Atila era un hombre de cuadro de Arteta. Pantalón arrantzale, camisa blanca y txapela 'medio lau'. Y, puesto a ser clásico, de nariz autónoma. Una de esas que llegan antes que el propietario a todas partes. El apéndice le daba un perfil tan típico que era atípico. Dice mi madre que sólo conozco a tasqueros. Y va a tener razón. Siempre me resultaron gente interesante. No en vano, son los escribas de la verdad. De la Historia que pasa y no se cuenta. Somos un pueblo de tradición oral y la taberna es tan digno púlpito como cualquier otro. Por eso las charlas con Atila eran obligadas. La bendición previa al peregrinar por un puerto surrealista. Un oasis entre la oligarquía y el mundo obrero. A un lado el mar, al otro la playa y en frente, barcos, chimeneas y grúas. «¡Han abierto la ventana los gallegos!», decía Atila, cada vez que soplaba del oeste. Era su forma de saludar. El clima antes que el hola. Y todo, con la habilidad del pescador de anzuelo. Un vaso podía acabar en las alturas o en los rincones más insospechados. Pero él se las sabía todas. Sobre todo, de peces de dos patas nadando entre escaleras imposibles.

Quien haya pasado por el puerto viejo de Algorta lo recordará a un balde pegado. A su paso, nos asomábamos al plástico con asa de metal para descubrir las joyas marinas camino de la cocina. Legendarias, sus adictivas rabas. Las cortaba con mimo, en el Portu Zaharra primero y en el Txomin después. Tan grandiosas casi como las conversaciones que mantenía con su pequeño gran cuñado Markitos. Apasionantes debates, vestidos de falso enfado y abiertos a la clientela. Ni Punset en sus entrevistas. Recuerdo sus frases lapidarias. Unas rotundas y otras dejándote a medias, atrapado en el suspense, con la cerveza en la mano y viéndole marchar.

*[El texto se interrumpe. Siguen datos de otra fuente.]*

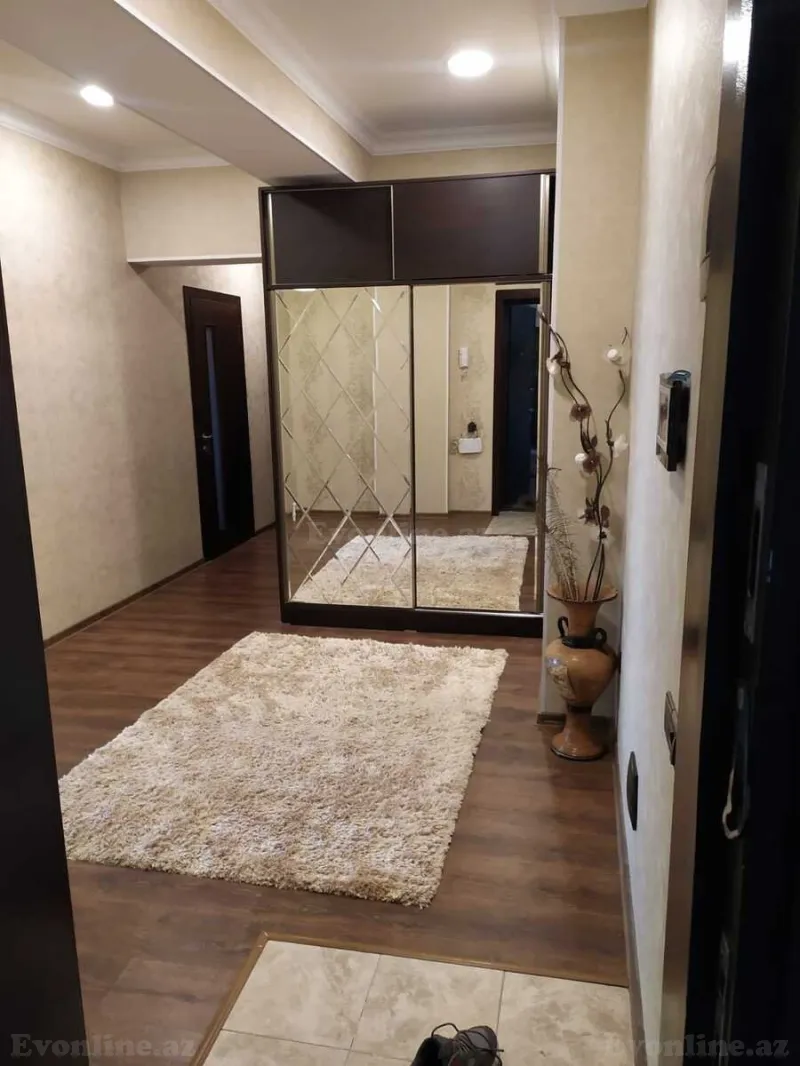 Kirayə verilir 2 otaqlı Mənzil Yeni tikili 82 m² Yeni Yasamal - şəkil 11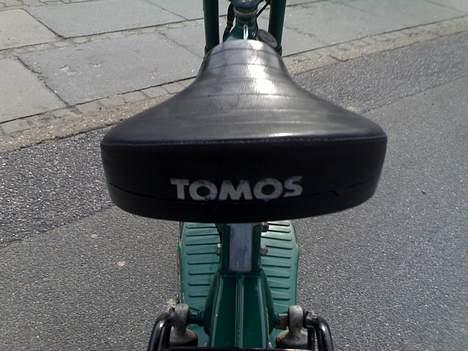 Tomos Quadro (Projekt) (byttet) billede 8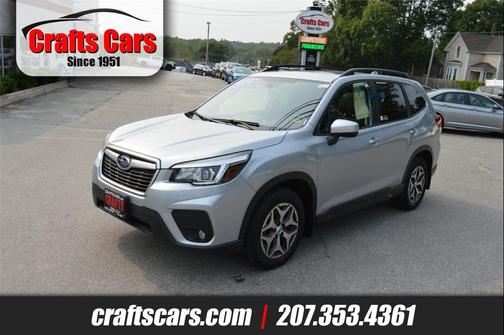 2020 Subaru Forester Premium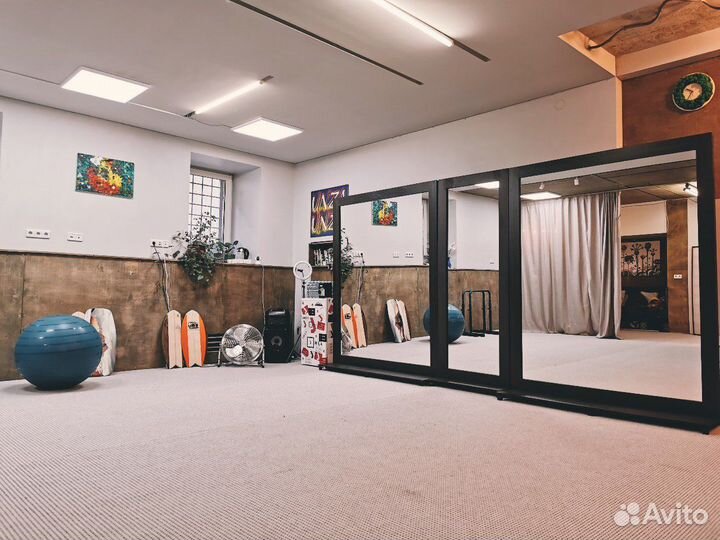 Почасовая аренда зала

Mañana es 17 de mayo. Y se cumplirán cuatro años de aquella tarde. Cuando Sagasti le dijo a su sobrino Marcos 'te dejo una caja de rabas y después de comer vuelvo a prepararlas'. Ahí se quedaron. Esperando ser cortadas. Si repasa las efemérides sólo leerá sobre gente de postín. Pues servidor se rebela y habla de Atila. Porque sí y por justicia. Por todos los 'atilas' de nuestra tierra, que son o han sido. No hay rincón de la costa que no tenga su John Silver el largo, su Haddok enfurruñado o su Ahab aguardando ballena. Nosotros tuvimos al nuestro. Por nao, un puerto precipitado sobre una ladera. Por tripulación, generaciones de uno y otro lado de la ría. Y por bandera, un trapo de barra lleno de orgullo. Fue Atila testigo de piras vespertinas, de galernas en el cielo y en el alma y de oscuros nubarrones laborales. El perfecto anfitrión para las fiestas estivales o las tontas tardes invernales. Puede que se fuera sin decir adiós porque, en realidad, nunca se fue. Cada vez que sopla del oeste escucho su voz: «¡Ya han abierto los gallegos la ventana!». Pues que nunca la cierren. Porque, con la tormenta, nos trae momentos felices en un viejo puerto de mar.